-- START OF Stored rows --

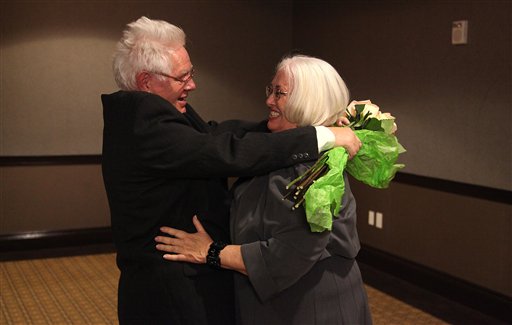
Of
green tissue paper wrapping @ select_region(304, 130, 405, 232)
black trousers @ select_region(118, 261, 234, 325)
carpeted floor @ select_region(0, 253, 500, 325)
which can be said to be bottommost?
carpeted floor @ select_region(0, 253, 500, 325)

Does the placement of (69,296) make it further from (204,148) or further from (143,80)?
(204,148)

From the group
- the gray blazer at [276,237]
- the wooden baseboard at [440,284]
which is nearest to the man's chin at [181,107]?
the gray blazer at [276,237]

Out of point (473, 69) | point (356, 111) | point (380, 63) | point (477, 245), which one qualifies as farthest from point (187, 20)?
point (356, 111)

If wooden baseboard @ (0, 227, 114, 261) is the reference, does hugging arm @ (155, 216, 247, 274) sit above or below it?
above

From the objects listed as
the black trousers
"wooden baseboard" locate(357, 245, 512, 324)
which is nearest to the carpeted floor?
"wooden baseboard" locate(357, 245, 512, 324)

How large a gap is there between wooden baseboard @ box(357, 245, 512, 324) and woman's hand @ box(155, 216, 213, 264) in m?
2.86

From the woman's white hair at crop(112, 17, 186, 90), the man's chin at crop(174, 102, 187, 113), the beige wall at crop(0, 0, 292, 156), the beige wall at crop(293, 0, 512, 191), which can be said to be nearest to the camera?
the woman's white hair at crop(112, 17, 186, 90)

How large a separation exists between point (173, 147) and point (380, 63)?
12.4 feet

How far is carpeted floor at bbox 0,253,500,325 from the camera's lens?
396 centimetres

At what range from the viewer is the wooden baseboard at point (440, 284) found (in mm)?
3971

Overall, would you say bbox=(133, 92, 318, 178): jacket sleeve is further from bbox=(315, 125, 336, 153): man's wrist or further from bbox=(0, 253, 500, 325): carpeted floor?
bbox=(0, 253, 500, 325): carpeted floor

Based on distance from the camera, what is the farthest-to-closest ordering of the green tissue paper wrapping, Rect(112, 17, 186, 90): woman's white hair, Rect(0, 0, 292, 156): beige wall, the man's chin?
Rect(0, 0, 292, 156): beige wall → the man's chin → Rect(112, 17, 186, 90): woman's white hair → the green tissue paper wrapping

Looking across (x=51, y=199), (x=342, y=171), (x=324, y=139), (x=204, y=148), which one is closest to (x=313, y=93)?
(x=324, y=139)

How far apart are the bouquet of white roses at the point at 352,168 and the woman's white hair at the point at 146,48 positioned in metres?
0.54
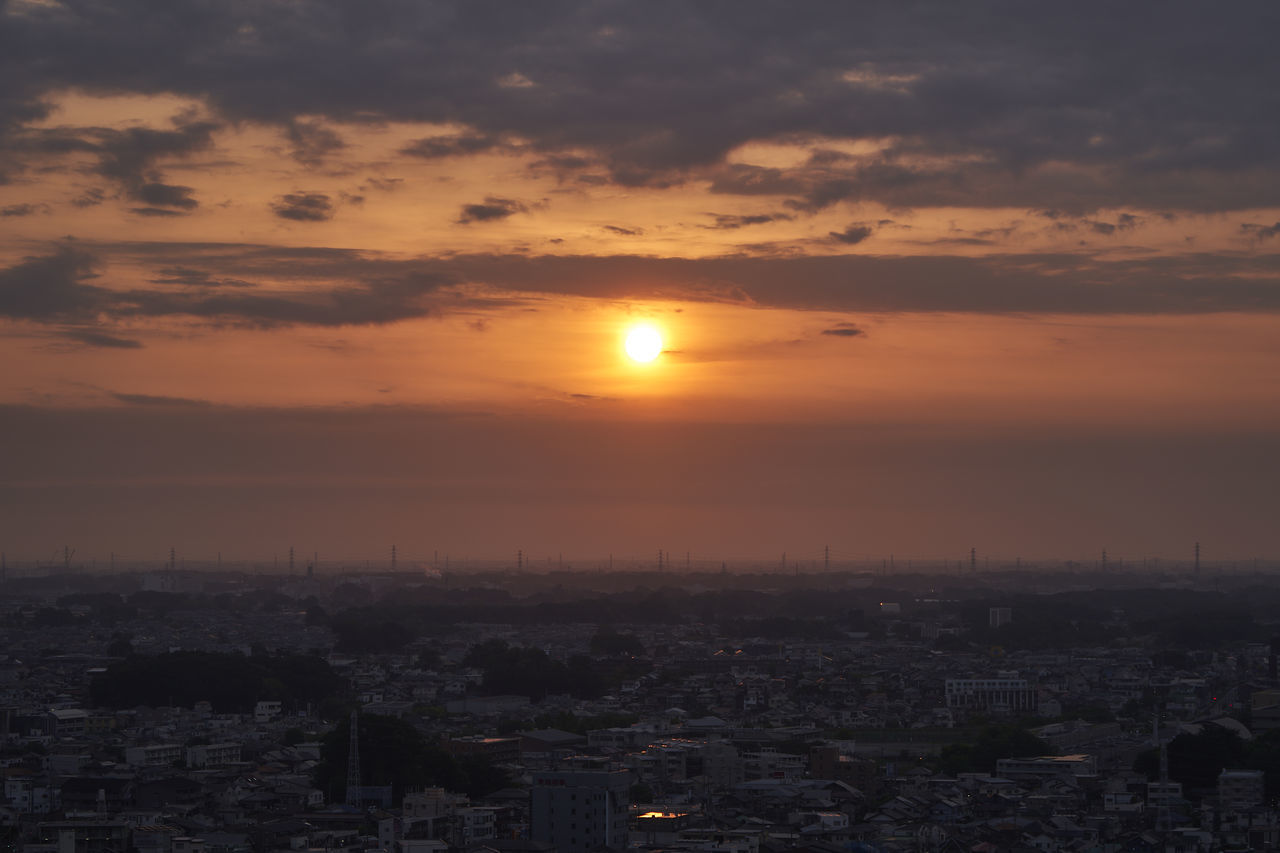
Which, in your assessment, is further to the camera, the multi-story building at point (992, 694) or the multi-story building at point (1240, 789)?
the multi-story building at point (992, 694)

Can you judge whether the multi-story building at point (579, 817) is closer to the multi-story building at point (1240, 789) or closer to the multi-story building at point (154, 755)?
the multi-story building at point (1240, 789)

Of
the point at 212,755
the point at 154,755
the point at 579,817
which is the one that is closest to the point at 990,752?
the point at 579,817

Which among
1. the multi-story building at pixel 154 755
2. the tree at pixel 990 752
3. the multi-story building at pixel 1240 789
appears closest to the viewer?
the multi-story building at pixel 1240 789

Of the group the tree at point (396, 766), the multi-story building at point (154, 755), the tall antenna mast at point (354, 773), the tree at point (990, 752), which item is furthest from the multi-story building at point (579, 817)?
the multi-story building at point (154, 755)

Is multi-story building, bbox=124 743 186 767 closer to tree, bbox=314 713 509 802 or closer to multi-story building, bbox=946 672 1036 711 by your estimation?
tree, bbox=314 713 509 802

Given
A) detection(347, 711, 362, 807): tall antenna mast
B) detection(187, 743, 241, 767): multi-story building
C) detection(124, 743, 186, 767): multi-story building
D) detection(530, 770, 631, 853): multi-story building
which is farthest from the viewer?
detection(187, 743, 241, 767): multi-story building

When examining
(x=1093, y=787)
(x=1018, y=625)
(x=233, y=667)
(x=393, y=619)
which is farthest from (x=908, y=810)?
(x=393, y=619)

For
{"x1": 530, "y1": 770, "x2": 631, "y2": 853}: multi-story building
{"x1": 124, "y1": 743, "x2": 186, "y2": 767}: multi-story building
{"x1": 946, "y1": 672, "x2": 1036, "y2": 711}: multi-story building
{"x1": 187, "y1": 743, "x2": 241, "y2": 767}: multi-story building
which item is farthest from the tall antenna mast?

-- END OF Stored rows --

### [Given exercise]
Copy out each line exactly, without the pictures.

### [Result of this task]
Of
green tissue paper wrapping @ select_region(304, 130, 405, 232)
black trousers @ select_region(118, 261, 234, 325)
carpeted floor @ select_region(0, 253, 500, 325)
which can be said to be bottommost?
carpeted floor @ select_region(0, 253, 500, 325)

Does the placement of (69,296) make it further from (204,148) or further from (143,80)?
(204,148)

From the group
- the gray blazer at [276,237]
- the wooden baseboard at [440,284]
which is nearest to the man's chin at [181,107]?
the gray blazer at [276,237]

Out of point (473, 69) | point (356, 111) | point (380, 63) | point (477, 245), which one qualifies as farthest from point (187, 20)?
point (356, 111)

If wooden baseboard @ (0, 227, 114, 261) is the reference, does hugging arm @ (155, 216, 247, 274) sit above or below it?
above

From the objects listed as
the black trousers
"wooden baseboard" locate(357, 245, 512, 324)
which is nearest to the carpeted floor?
"wooden baseboard" locate(357, 245, 512, 324)

How large a gap is there between wooden baseboard @ box(357, 245, 512, 324) and woman's hand @ box(155, 216, 213, 264) in m?
2.86

From the woman's white hair at crop(112, 17, 186, 90), the man's chin at crop(174, 102, 187, 113), the beige wall at crop(0, 0, 292, 156), the beige wall at crop(293, 0, 512, 191), which can be said to be nearest to the camera?
the woman's white hair at crop(112, 17, 186, 90)

How large a separation exists between point (173, 147) and point (380, 63)?
12.4 feet

How far is carpeted floor at bbox 0,253,500,325 from the camera's lens?
396 centimetres

At what range from the viewer is the wooden baseboard at point (440, 284) found (in mm)?
3971

Overall, would you say bbox=(133, 92, 318, 178): jacket sleeve is further from bbox=(315, 125, 336, 153): man's wrist or further from bbox=(0, 253, 500, 325): carpeted floor?
bbox=(0, 253, 500, 325): carpeted floor

Based on distance from the camera, what is the farthest-to-closest ordering of the green tissue paper wrapping, Rect(112, 17, 186, 90): woman's white hair, Rect(0, 0, 292, 156): beige wall, the man's chin?
Rect(0, 0, 292, 156): beige wall → the man's chin → Rect(112, 17, 186, 90): woman's white hair → the green tissue paper wrapping

Looking across (x=51, y=199), (x=342, y=171), (x=324, y=139), (x=204, y=148), which one is closest to (x=313, y=93)?
(x=324, y=139)

How far apart are the bouquet of white roses at the point at 352,168 and the woman's white hair at the point at 146,48 positioned in metres?
0.54
Which, in your assessment, is further to the camera, the multi-story building at point (992, 694) or the multi-story building at point (1240, 789)?
the multi-story building at point (992, 694)

Can you judge whether the multi-story building at point (579, 817) is closer to the multi-story building at point (1240, 789) or closer to the multi-story building at point (154, 755)?
the multi-story building at point (1240, 789)

Of
the point at 212,755
the point at 154,755
the point at 579,817
which is the one that is closest to the point at 990,752?
the point at 579,817

Which among
1. the multi-story building at pixel 154 755
2. the tree at pixel 990 752
3. the multi-story building at pixel 1240 789
appears closest to the viewer?
the multi-story building at pixel 1240 789

Of the group the tree at point (396, 766), the multi-story building at point (154, 755), the tall antenna mast at point (354, 773), the tree at point (990, 752), which item is furthest from the multi-story building at point (579, 817)?
the multi-story building at point (154, 755)

Is multi-story building, bbox=124 743 186 767 closer to tree, bbox=314 713 509 802 or closer to multi-story building, bbox=946 672 1036 711 by your estimation?
tree, bbox=314 713 509 802

Given
A) detection(347, 711, 362, 807): tall antenna mast
B) detection(187, 743, 241, 767): multi-story building
C) detection(124, 743, 186, 767): multi-story building
D) detection(530, 770, 631, 853): multi-story building
which is farthest from the viewer?
detection(187, 743, 241, 767): multi-story building

When examining
(x=1093, y=787)
(x=1018, y=625)
(x=233, y=667)
(x=393, y=619)
which is farthest from (x=908, y=810)?
(x=393, y=619)

For
{"x1": 530, "y1": 770, "x2": 631, "y2": 853}: multi-story building
{"x1": 124, "y1": 743, "x2": 186, "y2": 767}: multi-story building
{"x1": 946, "y1": 672, "x2": 1036, "y2": 711}: multi-story building
{"x1": 187, "y1": 743, "x2": 241, "y2": 767}: multi-story building
which item is farthest from the tall antenna mast?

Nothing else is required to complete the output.